2項 条件付きの債権や存続期間の不確定な債権は、家庭裁判所が選任した鑑定人の評価に従って弁済しなければなりません。
第931条【受遺者に対する弁済】
限定承認者は、前2条の規定に従って各相続債権者に弁済をした後でなければ、受遺者に弁済をすることができない。
解説
相続債権者と受遺者への弁済の順序についてのルールです。
限定承認者は、まず相続債権者に対して弁済をし、まだなお遺産が残っている場合にのみ受遺者に対して弁済をすることができます。
これは、相続債権者は通常なんかしらの対価を提供し債権を入手しているのに対して、受遺者は対価無しに取得した権利ですので、優先順位を設けて、より保護されるべき者の権利を守るためです。
第932条【弁済のための相続財産の換価】
前3条の規定に従って弁済をするにつき相続財産を売却する必要があるときは、限定承認者は、これを競売に付さなければならない。

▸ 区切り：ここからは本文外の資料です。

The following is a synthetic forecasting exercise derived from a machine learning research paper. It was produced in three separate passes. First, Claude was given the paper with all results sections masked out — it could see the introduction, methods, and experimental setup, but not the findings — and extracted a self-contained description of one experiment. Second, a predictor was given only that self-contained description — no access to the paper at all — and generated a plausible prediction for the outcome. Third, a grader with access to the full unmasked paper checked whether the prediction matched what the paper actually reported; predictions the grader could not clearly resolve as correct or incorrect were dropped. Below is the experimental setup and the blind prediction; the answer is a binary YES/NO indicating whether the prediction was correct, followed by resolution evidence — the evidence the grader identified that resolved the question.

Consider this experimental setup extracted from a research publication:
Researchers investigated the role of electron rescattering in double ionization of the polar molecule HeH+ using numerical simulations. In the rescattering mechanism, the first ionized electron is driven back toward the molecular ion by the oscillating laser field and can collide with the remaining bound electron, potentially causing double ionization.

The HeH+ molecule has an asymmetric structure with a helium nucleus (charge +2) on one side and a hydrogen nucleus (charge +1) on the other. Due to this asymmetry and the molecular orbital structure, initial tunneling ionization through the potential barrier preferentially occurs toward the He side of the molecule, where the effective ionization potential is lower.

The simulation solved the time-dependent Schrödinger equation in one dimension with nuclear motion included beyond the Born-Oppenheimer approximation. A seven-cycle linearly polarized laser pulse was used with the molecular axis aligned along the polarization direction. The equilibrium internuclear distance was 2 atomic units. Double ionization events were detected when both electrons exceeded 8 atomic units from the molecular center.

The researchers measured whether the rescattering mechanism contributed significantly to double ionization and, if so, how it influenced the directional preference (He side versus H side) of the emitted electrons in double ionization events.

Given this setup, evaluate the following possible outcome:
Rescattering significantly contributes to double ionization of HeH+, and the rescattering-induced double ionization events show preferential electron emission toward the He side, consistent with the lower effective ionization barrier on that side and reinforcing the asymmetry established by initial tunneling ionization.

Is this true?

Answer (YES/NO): NO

ただし、家庭裁判所が選任した鑑定人の評価に従い相続財産の全部又は一部の価額を弁済して、その競売を止めることができる。
解説
相続債権者や遺贈者に対して弁済をする場合に、相続財産を売却して現金にする必要があるときは、競売にかけなければなりません。
ただし、被相続人の形見の品だったり、長年住み慣れた家だったり、どうしても手元に残したい物に関しては、家庭裁判所が選任した鑑定人の出した評価額相当を、相続人が自身の財産から弁済することで競売を差し止めることができます。
第933条【相続債権者及び受遺者の換価手続への参加】
相続債権者及び受遺者は、自己の費用で、相続財産の競売又は鑑定に参加することができる。この場合においては、第260条第2項の規定を準用する。
解説
相続財産の鑑定評価額次第で、相続債権者や受遺者がどれだけの弁済を受けられるかが変わってくるので、手続きの不正が無いか、評価額が適正かどうかは、自身の目で確かめたいところです。
そこで、相続債権者や受遺者は、自己の費用で相続財産の競売や鑑定に参加できることとしました。この場合、第260条第2項の規定に従うことになります。
関連条文
第260条【共有物の分割への参加】
1項 共有物について権利を有する者及び各共有者の債権者は、自己の費用で、分割に参加することができる。
2項 前項の規定による参加の請求があったにもかかわらず、その請求をした者を参加させないで分割をしたときは、その分割は、その請求をした者に対抗することができない。
第934条【不当な弁済をした限定承認者の責任等】
1項 限定承認者は、第927条の公告若しくは催告をすることを怠り、又は同条第1項の期間内に相続債権者若しくは受遺者に弁済をした
ことによって他の相続債権者若しくは受遺者に弁済をすることができなくなったときは、これによって生じた損害を賠償する責任
を負う。第929条から第931条までの規定に違反して弁済をしたときも、同様とする。
2項 前項の規定は、情を知って不当に弁済を受けた相続債権者又は受遺者に対する他の相続債権者又は受遺者の求償を妨げない。
3項 第724条の規定は、前2項の場合について準用する。
解説
1項 限定承認者が、限定承認した際にしなくてはならない公告や催告を怠った場合や、まだ公告期間が終了してないにもかかわらず一部の債権者だけに優先的に弁済をしたことによって他の相続債権者や受遺者に弁済できなくなったときは、限定承認者はその損害を賠償する責任を負います。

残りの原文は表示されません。